Eight moons. It was more than that: another lie. It had been eight and a half, almost nine.

Niccola stumbled to her feet. Some raw survival drive pushed her back towards the forest's edge. She had to slow down time again. She had to find Dinah, but Dinah wasn't someone she wanted to face alone. She needed time to track the woman down without the pressure of her ninth Crow Moon breathing down her neck, time to free Phoebe and still... still what? Isaiah didn't trust her anymore. Phoebe would take the crown, as per Varnic tradition. Niccola was unneeded. Unwanted. Her sister mattered more, together with the death of the woman who had stolen the whole crown lineage of Varna. For that, Niccola would rather sacrifice herself than the guards Varna would need in order to defend itself if blame for the second Catastrophe fell the same way as the first. And if that finally quelled the Varnic whispers about a magic-less demi-queen sitting on the throne, she would be happy.

Only now reality was bearing down, and she wasn't happy. She'd tried to prove herself and failed. Now she was scared.

Her clock was almost up. By the time midnight lightened into the deep charcoal shades of predawn, she was back on a trail again. Niccola froze as the sound of a predator's breathing reached her through the undergrowth, only to realize it was her own.

A twig snapped.

Niccola's body coiled into a hunting crouch. The animal urge returned, and she was no longer sure whether it was from the Talaks' influence, or whether it truly was her own. There was a person in the forest. She could see their outline as she peeked from her hiding place: a shadow with a foraging basket on its back, wandering between the silver-lit trees.
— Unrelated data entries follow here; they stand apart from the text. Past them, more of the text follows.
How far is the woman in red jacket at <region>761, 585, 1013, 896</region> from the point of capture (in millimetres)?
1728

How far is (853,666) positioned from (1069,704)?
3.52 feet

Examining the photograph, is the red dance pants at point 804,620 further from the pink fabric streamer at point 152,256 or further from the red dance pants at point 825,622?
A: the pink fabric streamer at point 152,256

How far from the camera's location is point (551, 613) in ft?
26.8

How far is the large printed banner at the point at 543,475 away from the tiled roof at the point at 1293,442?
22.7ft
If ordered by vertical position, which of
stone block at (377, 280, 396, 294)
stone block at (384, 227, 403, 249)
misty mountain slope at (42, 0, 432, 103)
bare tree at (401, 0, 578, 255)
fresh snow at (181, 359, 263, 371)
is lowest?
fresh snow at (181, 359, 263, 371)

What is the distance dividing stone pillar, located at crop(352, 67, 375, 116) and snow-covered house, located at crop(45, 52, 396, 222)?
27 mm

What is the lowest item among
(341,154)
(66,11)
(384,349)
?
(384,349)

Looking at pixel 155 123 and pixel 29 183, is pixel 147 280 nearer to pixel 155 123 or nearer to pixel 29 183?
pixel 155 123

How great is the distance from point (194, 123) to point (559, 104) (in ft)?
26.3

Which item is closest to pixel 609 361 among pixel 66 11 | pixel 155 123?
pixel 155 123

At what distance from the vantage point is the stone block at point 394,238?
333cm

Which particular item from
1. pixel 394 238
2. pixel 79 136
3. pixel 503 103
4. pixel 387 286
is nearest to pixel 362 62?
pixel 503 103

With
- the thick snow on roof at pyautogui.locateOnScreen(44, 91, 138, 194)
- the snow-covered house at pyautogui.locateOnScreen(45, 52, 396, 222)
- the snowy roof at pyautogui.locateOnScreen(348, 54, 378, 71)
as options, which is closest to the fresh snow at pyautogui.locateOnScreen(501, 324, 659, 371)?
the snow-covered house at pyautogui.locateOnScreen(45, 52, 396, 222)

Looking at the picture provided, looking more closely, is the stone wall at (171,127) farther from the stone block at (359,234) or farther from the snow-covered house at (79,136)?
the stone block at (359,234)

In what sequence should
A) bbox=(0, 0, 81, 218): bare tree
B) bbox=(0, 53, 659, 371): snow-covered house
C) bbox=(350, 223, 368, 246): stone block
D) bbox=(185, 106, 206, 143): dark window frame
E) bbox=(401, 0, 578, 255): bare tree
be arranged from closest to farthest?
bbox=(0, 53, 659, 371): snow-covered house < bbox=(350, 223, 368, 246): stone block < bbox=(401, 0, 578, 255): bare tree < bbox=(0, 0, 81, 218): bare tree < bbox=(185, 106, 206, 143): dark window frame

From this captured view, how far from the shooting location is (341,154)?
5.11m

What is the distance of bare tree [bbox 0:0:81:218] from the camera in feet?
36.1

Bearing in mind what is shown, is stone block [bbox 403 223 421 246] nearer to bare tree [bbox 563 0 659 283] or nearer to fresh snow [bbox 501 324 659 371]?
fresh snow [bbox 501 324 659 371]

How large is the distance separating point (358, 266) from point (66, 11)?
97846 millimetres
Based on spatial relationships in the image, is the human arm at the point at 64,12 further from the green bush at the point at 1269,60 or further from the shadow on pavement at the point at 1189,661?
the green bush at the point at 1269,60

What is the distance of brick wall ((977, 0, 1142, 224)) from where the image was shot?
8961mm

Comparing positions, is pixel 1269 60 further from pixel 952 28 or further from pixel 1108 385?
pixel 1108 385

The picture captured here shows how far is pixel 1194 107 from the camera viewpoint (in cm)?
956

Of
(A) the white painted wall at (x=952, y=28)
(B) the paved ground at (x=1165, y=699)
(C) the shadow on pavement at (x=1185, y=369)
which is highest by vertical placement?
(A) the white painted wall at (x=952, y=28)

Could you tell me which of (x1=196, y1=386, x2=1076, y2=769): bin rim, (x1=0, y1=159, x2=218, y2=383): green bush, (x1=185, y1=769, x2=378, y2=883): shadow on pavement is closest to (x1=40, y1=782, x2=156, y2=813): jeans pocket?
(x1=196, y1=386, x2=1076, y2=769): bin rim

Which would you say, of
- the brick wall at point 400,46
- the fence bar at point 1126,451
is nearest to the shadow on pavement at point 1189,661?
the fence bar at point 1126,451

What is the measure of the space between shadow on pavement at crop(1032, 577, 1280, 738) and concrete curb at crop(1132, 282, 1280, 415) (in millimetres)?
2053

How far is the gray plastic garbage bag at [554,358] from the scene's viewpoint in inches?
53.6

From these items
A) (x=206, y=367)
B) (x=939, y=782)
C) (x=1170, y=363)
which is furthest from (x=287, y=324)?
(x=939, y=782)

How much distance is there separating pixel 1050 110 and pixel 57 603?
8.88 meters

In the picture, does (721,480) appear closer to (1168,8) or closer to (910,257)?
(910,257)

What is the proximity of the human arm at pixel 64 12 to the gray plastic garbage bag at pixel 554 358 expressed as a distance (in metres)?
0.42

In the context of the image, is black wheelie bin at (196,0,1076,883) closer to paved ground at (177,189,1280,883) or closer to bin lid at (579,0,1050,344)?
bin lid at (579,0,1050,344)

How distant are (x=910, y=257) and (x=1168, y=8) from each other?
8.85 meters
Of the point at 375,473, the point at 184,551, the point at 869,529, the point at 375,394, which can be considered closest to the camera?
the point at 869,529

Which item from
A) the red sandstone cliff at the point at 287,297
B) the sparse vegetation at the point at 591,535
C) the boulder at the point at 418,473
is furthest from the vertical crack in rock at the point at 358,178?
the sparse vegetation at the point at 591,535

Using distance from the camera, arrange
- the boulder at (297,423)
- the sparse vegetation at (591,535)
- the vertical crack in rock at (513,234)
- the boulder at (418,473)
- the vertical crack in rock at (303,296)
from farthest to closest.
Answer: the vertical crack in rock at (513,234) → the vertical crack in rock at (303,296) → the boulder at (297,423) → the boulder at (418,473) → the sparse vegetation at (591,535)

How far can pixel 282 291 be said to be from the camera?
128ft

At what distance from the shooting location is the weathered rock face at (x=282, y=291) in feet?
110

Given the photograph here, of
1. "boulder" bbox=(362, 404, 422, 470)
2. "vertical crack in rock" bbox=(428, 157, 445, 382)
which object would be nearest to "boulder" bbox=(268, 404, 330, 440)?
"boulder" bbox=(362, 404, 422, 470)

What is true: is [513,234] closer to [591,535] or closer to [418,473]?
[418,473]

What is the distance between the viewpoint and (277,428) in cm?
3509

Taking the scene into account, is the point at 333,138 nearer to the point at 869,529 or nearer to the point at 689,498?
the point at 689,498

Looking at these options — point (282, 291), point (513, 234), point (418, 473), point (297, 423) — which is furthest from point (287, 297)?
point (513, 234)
She could end this tonight. Take this whole burden off her shoulders, and focus on the true enemy here. There had been disappearances in Calis already; one more would add only incrementally to the situation, and she knew how to pull a body deep enough into the forest that it would never be found. It was too easy.

She had no weapon.

Niccola fumbled around her, searching for a pointed stick, a large rock, anything. Or maybe she was strong enough to strangle someone with her bare hands. She dropped low and began to stalk the forager, only for the reality of her thoughts to barrel down on her like a load of dropped stone before she'd gone six paces. These were Isaiah's people. The people he considered family more than his own.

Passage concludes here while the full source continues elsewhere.